When Super Dad and I started out parenting, I felt that all of our children should be treated equally. Whatever we did for one child had to be done for every child, (Probably some baggage I carried from my own childhood.), and then we adopted children. A time came when I was compelled to begin homeschooling three of our adopted children.
However, since all of our children needed to be treated equally, I started my first year of homeschooling with seven students and a toddler in diapers. A few years later, I learned the truth. You cannot treat all of your children equally.
Because our children came from background with different degrees and types of abuse and/or neglect, their needs were very different. A child with dyslexia doesn’t need the exact same treatment, opportunities, or possessions as a child with an attachment disorder or a child with pituitary dwarfism.

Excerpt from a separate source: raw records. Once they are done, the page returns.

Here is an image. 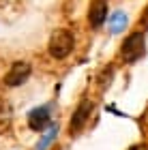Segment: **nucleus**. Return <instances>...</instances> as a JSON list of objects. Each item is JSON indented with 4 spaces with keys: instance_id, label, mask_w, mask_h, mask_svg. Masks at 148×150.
I'll return each mask as SVG.
<instances>
[{
    "instance_id": "f257e3e1",
    "label": "nucleus",
    "mask_w": 148,
    "mask_h": 150,
    "mask_svg": "<svg viewBox=\"0 0 148 150\" xmlns=\"http://www.w3.org/2000/svg\"><path fill=\"white\" fill-rule=\"evenodd\" d=\"M73 47H75V37H73V32L69 28H58L52 32L50 43H47V52L52 58H56V60L67 58L73 52Z\"/></svg>"
},
{
    "instance_id": "f03ea898",
    "label": "nucleus",
    "mask_w": 148,
    "mask_h": 150,
    "mask_svg": "<svg viewBox=\"0 0 148 150\" xmlns=\"http://www.w3.org/2000/svg\"><path fill=\"white\" fill-rule=\"evenodd\" d=\"M144 54H146V35L142 30L131 32V35L125 39L123 47H120V56H123V60L129 62V64H133V62H137Z\"/></svg>"
},
{
    "instance_id": "7ed1b4c3",
    "label": "nucleus",
    "mask_w": 148,
    "mask_h": 150,
    "mask_svg": "<svg viewBox=\"0 0 148 150\" xmlns=\"http://www.w3.org/2000/svg\"><path fill=\"white\" fill-rule=\"evenodd\" d=\"M92 110H95V103L88 101V99H84L82 103L75 107V112H73L71 120H69V135L71 137L82 133V129L86 127V122H88L90 116H92Z\"/></svg>"
},
{
    "instance_id": "20e7f679",
    "label": "nucleus",
    "mask_w": 148,
    "mask_h": 150,
    "mask_svg": "<svg viewBox=\"0 0 148 150\" xmlns=\"http://www.w3.org/2000/svg\"><path fill=\"white\" fill-rule=\"evenodd\" d=\"M30 73H32L30 62H26V60H15V62L11 64V69L6 71V75H4V86H9V88L22 86L24 81L30 77Z\"/></svg>"
},
{
    "instance_id": "39448f33",
    "label": "nucleus",
    "mask_w": 148,
    "mask_h": 150,
    "mask_svg": "<svg viewBox=\"0 0 148 150\" xmlns=\"http://www.w3.org/2000/svg\"><path fill=\"white\" fill-rule=\"evenodd\" d=\"M52 122V105H41L28 112V127L32 131H45L47 125Z\"/></svg>"
},
{
    "instance_id": "423d86ee",
    "label": "nucleus",
    "mask_w": 148,
    "mask_h": 150,
    "mask_svg": "<svg viewBox=\"0 0 148 150\" xmlns=\"http://www.w3.org/2000/svg\"><path fill=\"white\" fill-rule=\"evenodd\" d=\"M107 0H92L90 2V11H88V22L95 26V28H99V26L105 24L107 19Z\"/></svg>"
},
{
    "instance_id": "0eeeda50",
    "label": "nucleus",
    "mask_w": 148,
    "mask_h": 150,
    "mask_svg": "<svg viewBox=\"0 0 148 150\" xmlns=\"http://www.w3.org/2000/svg\"><path fill=\"white\" fill-rule=\"evenodd\" d=\"M56 135H58V125H54V122H50L47 125V133L41 137V142L37 144V148L35 150H47V146L52 144L54 139H56Z\"/></svg>"
},
{
    "instance_id": "6e6552de",
    "label": "nucleus",
    "mask_w": 148,
    "mask_h": 150,
    "mask_svg": "<svg viewBox=\"0 0 148 150\" xmlns=\"http://www.w3.org/2000/svg\"><path fill=\"white\" fill-rule=\"evenodd\" d=\"M107 19H110V26H112L110 30L112 32H120L125 28V24H127V15L125 13H114V15H110Z\"/></svg>"
},
{
    "instance_id": "1a4fd4ad",
    "label": "nucleus",
    "mask_w": 148,
    "mask_h": 150,
    "mask_svg": "<svg viewBox=\"0 0 148 150\" xmlns=\"http://www.w3.org/2000/svg\"><path fill=\"white\" fill-rule=\"evenodd\" d=\"M112 75H114V67H112V64H110V67H105V69L101 71V75H99V86L103 88V90L112 84Z\"/></svg>"
},
{
    "instance_id": "9d476101",
    "label": "nucleus",
    "mask_w": 148,
    "mask_h": 150,
    "mask_svg": "<svg viewBox=\"0 0 148 150\" xmlns=\"http://www.w3.org/2000/svg\"><path fill=\"white\" fill-rule=\"evenodd\" d=\"M140 26H144V28H148V6L144 9V15L140 17Z\"/></svg>"
},
{
    "instance_id": "9b49d317",
    "label": "nucleus",
    "mask_w": 148,
    "mask_h": 150,
    "mask_svg": "<svg viewBox=\"0 0 148 150\" xmlns=\"http://www.w3.org/2000/svg\"><path fill=\"white\" fill-rule=\"evenodd\" d=\"M129 150H140V148H137V146H133V148H129Z\"/></svg>"
}]
</instances>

If our goal was to help each child actualize his or her potential, (and it was) then each child’s needs had to be assessed, and met, on an individual basis. In some ways, this realization made our lives easier and in some ways it made it more complicated. I still struggle with internal guilt when I don’t provide each child with the same _____. (Fill in the blank…stuff, treatment, possessions, gifts, etc.)
Of course, our children had come to expect that, “All children should be treated equally.” So, when the equal treatment stopped, there was definitely some dissension among the ranks. One area that was particularly true was the area of discipline. You don’t know how many times I heard, “If I had done that you would have ______!” (Fill in grounded me, yelled at me, spanked me, taken away my favorite toy.)
Throughout the years, we have had children attend public school when they needed to. We have accessed speech therapy, counseling, vision therapy only for the children that needed those services. Some of our children take private music lessons and others play sports. We have tried to find each child’s niche and focus the extra curricular activities towards that.
I no longer treat my children equally. I treat them as the individuals that they are and acknowledge that their needs are different.